After doing a few of these interviews with me writing a million miles an hour, I started researching how to record what my interviewees are saying to help me focus on the conversation instead of just writing down their answers to my questions. I’m excited to try out the recording feature for the next interview.
Garrett has mentioned this before: He writes every post in Evernote. It’s nice to forget about formatting for a little bit, and concentrate purely on writing great content.
Here’s what Garrett has to say about it:
One of my all time favorite writing tools is most definitely Evernote. I use it to keep track of all of my blog post ideas and regularly add notes and outlines to my documents as I come up with new ideas or details for posts. With Evernote, I can easily take my “blogging brain” on the go, so time and location are never a limitation to my writing process.
Here’s a screen shot of how he starts with a brief idea, then fleshes out his outline in Evernote first, then fills in the blanks with his real posts:
Read the post this outline turned into: How To Save Time Writing Blog Posts.
I’m at risk to nerd out right now. So I’ll try to be as clear as possible.
CoSchedule is a software as a service (SaaS) startup built on agile development processes. That works for us for the development team, so we’ve adopted that model of project management for marketing.
Essentially, we have one note to which the entire team has access. This note has three main sections:
Some projects constantly happen every week—so we know they’ll happen—like publishing on our blog, sending emails and newsletters, and hosting our Twitter chat.
Yet this process, managed at a high-level in an Evernote note, helps us plan the additional projects we’re working on. This note serves as the itinerary for our Monday marketing meetings, and helps us talk through the projects, know who the owners are, and address any road blocks.
Read this post on Evernote’s blog for a lot more detail on how we use Evernote to coordinate marketing and our team.
I just mentioned we have marketing meetings on Mondays. Just as it’s important for us to know what we’re doing this week and get a glimpse of next week’s projects, it’s super important for us to understand how our past marketing performed so we can optimize future projects.
We document our progress toward our marketing goals in a notebook with new notes added once a week to track weekly progress.
Our goals include increasing:
Our weekly reports run through stats from a bunch of different tools, often of screenshots of various dashboards showing our weekly progress:
At the start of a new month, we’ll look at how all the data added up. Basically, we look for trends to understand what’s working and what’s not so that we prioritize our time (and future projects) according to what will drive growth.

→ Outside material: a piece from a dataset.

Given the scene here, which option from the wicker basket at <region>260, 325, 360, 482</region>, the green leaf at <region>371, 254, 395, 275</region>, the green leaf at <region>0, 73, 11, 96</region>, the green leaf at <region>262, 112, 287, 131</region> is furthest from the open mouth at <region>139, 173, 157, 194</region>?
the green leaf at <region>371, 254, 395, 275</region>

Evernote helps us track all of that.
I don’t like clutter. So I don’t like new notebooks for every project because sometimes they’re really small and then notebooks just sit there, making it difficult for me to see the few notebooks I use every day.
We have one notebook for one-off active marketing projects we’re working through. We actually write a lot of our content in Evernote notes, whether it’s blog posts, Web pages, landing pages, case studies, tear sheets—you name it.
When a project is done, we move the notes to another notebook for closed marketing projects. This keeps it simple to archive since we’ve most likely edited the content once it was formatted, so we consider the final published content to be the master source.
For ongoing projects like our #CoChat Twitter chat, we have a notebook to which we add new notes all the time. For example, it makes sense to manage all of our #CoChat stuff together, and to easily reference what we’ve created in the past.
The beautiful thing about Evernote is that there are a billion different ways to use it. We’d love to hear how you use Evernote for blogging!